• _THE REQUEST_
Copy out every line of the following material word for word, keeping its order, spacing, and punctuation unchanged.

• _EXCERPTED RECORDS_
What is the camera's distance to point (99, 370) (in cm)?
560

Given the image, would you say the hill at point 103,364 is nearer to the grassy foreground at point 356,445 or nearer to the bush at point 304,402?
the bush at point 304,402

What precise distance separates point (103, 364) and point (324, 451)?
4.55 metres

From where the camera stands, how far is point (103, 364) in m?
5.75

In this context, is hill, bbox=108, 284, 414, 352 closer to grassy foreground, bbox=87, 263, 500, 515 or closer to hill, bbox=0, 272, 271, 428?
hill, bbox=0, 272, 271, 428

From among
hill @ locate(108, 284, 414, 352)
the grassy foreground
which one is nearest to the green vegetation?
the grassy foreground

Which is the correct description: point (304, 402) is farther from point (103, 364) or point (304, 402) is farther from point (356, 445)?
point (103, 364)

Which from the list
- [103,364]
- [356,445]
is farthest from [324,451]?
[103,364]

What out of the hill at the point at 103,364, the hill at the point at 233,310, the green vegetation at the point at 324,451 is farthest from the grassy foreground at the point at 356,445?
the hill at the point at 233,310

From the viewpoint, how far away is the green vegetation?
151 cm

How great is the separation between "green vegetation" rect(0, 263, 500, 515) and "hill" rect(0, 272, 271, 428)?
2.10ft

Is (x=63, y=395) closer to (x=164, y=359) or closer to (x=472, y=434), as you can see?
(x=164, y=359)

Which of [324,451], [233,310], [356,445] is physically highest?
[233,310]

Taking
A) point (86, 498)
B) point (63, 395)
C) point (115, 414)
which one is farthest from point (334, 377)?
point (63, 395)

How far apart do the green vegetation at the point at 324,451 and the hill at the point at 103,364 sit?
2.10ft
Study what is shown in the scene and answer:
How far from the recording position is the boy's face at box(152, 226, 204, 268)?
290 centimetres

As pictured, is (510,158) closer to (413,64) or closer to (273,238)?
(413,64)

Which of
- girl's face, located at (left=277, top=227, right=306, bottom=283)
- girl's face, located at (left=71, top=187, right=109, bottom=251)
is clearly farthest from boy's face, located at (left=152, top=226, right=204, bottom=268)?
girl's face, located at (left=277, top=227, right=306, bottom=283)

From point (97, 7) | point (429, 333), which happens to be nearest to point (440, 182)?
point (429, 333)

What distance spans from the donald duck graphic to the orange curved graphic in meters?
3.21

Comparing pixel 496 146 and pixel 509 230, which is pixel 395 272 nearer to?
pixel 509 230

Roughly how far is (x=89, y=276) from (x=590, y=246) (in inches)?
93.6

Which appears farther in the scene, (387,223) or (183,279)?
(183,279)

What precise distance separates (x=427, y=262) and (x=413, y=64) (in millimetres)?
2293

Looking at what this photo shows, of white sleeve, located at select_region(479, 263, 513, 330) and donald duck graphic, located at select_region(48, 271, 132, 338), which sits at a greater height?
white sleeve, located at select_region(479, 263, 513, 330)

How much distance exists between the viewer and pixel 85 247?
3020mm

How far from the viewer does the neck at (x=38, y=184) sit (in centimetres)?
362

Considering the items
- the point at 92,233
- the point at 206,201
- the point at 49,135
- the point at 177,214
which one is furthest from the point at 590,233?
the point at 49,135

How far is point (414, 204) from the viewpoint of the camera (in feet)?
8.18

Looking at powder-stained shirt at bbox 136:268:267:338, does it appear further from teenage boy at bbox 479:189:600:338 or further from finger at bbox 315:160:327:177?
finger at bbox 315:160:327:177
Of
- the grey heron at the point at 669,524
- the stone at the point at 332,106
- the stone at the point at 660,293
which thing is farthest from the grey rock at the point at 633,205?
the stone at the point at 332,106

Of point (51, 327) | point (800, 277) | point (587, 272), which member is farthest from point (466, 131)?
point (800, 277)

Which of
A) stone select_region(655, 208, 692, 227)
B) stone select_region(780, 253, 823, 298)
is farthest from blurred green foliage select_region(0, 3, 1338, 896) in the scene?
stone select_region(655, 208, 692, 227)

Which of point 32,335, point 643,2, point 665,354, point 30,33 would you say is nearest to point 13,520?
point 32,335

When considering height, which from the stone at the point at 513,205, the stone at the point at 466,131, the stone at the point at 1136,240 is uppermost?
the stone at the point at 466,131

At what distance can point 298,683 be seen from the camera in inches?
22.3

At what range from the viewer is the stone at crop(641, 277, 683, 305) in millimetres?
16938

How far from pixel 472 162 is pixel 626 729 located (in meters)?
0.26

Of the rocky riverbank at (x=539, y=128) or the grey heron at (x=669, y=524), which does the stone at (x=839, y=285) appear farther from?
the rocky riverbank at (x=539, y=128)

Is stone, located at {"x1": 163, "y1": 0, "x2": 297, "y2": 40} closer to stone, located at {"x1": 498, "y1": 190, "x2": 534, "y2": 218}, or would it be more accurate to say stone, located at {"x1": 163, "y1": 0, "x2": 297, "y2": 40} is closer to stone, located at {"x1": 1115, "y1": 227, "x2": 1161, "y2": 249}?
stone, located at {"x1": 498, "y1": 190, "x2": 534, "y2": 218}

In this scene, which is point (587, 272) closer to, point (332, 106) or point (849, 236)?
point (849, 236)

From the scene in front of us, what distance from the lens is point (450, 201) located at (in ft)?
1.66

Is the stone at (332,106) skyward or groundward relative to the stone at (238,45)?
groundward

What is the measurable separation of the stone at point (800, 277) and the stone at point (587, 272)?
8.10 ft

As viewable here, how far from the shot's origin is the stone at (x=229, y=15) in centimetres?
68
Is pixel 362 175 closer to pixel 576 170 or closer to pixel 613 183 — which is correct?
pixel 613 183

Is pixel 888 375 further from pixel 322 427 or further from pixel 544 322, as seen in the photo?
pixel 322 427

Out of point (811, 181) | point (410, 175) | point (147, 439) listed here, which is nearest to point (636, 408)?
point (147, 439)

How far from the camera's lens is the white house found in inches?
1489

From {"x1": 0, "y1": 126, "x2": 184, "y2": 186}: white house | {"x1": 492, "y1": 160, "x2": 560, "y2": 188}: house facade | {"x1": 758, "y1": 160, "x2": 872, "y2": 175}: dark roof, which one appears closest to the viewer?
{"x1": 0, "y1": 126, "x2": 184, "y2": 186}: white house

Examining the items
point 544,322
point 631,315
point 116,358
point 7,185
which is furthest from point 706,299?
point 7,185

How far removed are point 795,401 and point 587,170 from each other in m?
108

• _SOLUTION_
What is the camera's distance to point (99, 370) (in cm)?
560

Given the image, would you say the hill at point 103,364 is nearer to the grassy foreground at point 356,445 or nearer to the bush at point 304,402?
the bush at point 304,402

What precise distance separates point (103, 364) and point (324, 451)?
4.55 metres

From where the camera stands, how far is point (103, 364) in m?
5.75

In this context, is hill, bbox=108, 284, 414, 352 closer to grassy foreground, bbox=87, 263, 500, 515 or closer to hill, bbox=0, 272, 271, 428?
hill, bbox=0, 272, 271, 428

From among
hill @ locate(108, 284, 414, 352)
the grassy foreground
which one is nearest to the green vegetation?
the grassy foreground

Which is the correct description: point (304, 402) is farther from point (103, 364) or point (304, 402) is farther from point (356, 445)?
point (103, 364)

Which from the list
- [103,364]
- [356,445]
is farthest from [324,451]?
[103,364]

What out of the hill at the point at 103,364, the hill at the point at 233,310, the green vegetation at the point at 324,451 is farthest from the grassy foreground at the point at 356,445?
the hill at the point at 233,310

From the viewpoint, how far away is the green vegetation?
151 cm

How great is the separation between "green vegetation" rect(0, 263, 500, 515) and "hill" rect(0, 272, 271, 428)?
2.10ft

Is (x=63, y=395) closer to (x=164, y=359) or closer to (x=472, y=434), as you can see?
(x=164, y=359)

Which of [324,451], [233,310], [356,445] is physically highest?
[233,310]

Taking
A) point (86, 498)
B) point (63, 395)
C) point (115, 414)
which one is farthest from point (334, 377)?
point (63, 395)

How far apart do the green vegetation at the point at 324,451 and the hill at the point at 103,364 sit?
2.10ft
Study what is shown in the scene and answer:
How far from the recording position is the boy's face at box(152, 226, 204, 268)?
290 centimetres

As pictured, is (510,158) closer to (413,64) or closer to (273,238)?
(413,64)

Which of
- girl's face, located at (left=277, top=227, right=306, bottom=283)
- girl's face, located at (left=71, top=187, right=109, bottom=251)
is clearly farthest from boy's face, located at (left=152, top=226, right=204, bottom=268)?
girl's face, located at (left=277, top=227, right=306, bottom=283)

From point (97, 7) | point (429, 333), which happens to be nearest to point (440, 182)?
point (429, 333)

What distance spans from the donald duck graphic to the orange curved graphic in meters?
3.21

Comparing pixel 496 146 and pixel 509 230, which is pixel 395 272 nearer to?
pixel 509 230

Roughly how far is (x=89, y=276) from (x=590, y=246) (in inches)?
93.6

Which appears farther in the scene, (387,223) or (183,279)?
(183,279)

What precise distance separates (x=427, y=262) and (x=413, y=64) (in millimetres)?
2293

Looking at what this photo shows, of white sleeve, located at select_region(479, 263, 513, 330) and donald duck graphic, located at select_region(48, 271, 132, 338), which sits at a greater height?
white sleeve, located at select_region(479, 263, 513, 330)

How much distance exists between the viewer and pixel 85 247?
3020mm

How far from the viewer does the neck at (x=38, y=184) sit (in centimetres)?
362

Considering the items
- the point at 92,233
- the point at 206,201
- the point at 49,135
- the point at 177,214
which one is furthest from the point at 590,233?
the point at 49,135

How far is point (414, 204) from the viewpoint of the camera (in feet)?
8.18

Looking at powder-stained shirt at bbox 136:268:267:338, does it appear further from teenage boy at bbox 479:189:600:338 or further from finger at bbox 315:160:327:177?
finger at bbox 315:160:327:177
Of
- the grey heron at the point at 669,524
- the stone at the point at 332,106
- the stone at the point at 660,293
which thing is farthest from the grey rock at the point at 633,205?
the stone at the point at 332,106

Of point (51, 327) | point (800, 277) | point (587, 272), which member is farthest from point (466, 131)?
point (800, 277)

Which of
A) stone select_region(655, 208, 692, 227)
B) stone select_region(780, 253, 823, 298)
is farthest from blurred green foliage select_region(0, 3, 1338, 896) in the scene?
stone select_region(655, 208, 692, 227)

Which of point 32,335, point 643,2, point 665,354, point 30,33 would you say is nearest to point 13,520?
point 32,335

When considering height, which from the stone at the point at 513,205, the stone at the point at 466,131, the stone at the point at 1136,240 is uppermost?
the stone at the point at 466,131

At what distance can point 298,683 be seen from the camera in inches?
22.3

At what range from the viewer is the stone at crop(641, 277, 683, 305) in millimetres?
16938

How far from pixel 472 162 is pixel 626 729 located (in meters)?
0.26

Of the rocky riverbank at (x=539, y=128) or the grey heron at (x=669, y=524), which does the stone at (x=839, y=285) appear farther from?
the rocky riverbank at (x=539, y=128)

Is stone, located at {"x1": 163, "y1": 0, "x2": 297, "y2": 40} closer to stone, located at {"x1": 498, "y1": 190, "x2": 534, "y2": 218}, or would it be more accurate to say stone, located at {"x1": 163, "y1": 0, "x2": 297, "y2": 40} is closer to stone, located at {"x1": 1115, "y1": 227, "x2": 1161, "y2": 249}?
stone, located at {"x1": 498, "y1": 190, "x2": 534, "y2": 218}

In this scene, which is point (587, 272) closer to, point (332, 106) or point (849, 236)?
point (849, 236)

From the scene in front of us, what distance from the lens is point (450, 201) located at (in ft)?
1.66

Is the stone at (332,106) skyward or groundward relative to the stone at (238,45)?
groundward

What is the measurable separation of the stone at point (800, 277) and the stone at point (587, 272)?
8.10 ft

As viewable here, how far from the shot's origin is the stone at (x=229, y=15) in centimetres?
68
Is pixel 362 175 closer to pixel 576 170 or closer to pixel 613 183 — which is correct?
pixel 613 183

Is pixel 888 375 further from pixel 322 427 or further from pixel 544 322, as seen in the photo?
pixel 322 427

Out of point (811, 181) | point (410, 175) | point (147, 439) listed here, which is nearest to point (636, 408)?
point (147, 439)

How far from the camera's lens is the white house found in inches?
1489

From {"x1": 0, "y1": 126, "x2": 184, "y2": 186}: white house | {"x1": 492, "y1": 160, "x2": 560, "y2": 188}: house facade | {"x1": 758, "y1": 160, "x2": 872, "y2": 175}: dark roof, which one appears closest to the viewer?
{"x1": 0, "y1": 126, "x2": 184, "y2": 186}: white house

Examining the items
point 544,322
point 631,315
point 116,358
point 7,185
which is furthest from point 706,299?
point 7,185

How far removed are point 795,401 and point 587,170 from each other in m?
108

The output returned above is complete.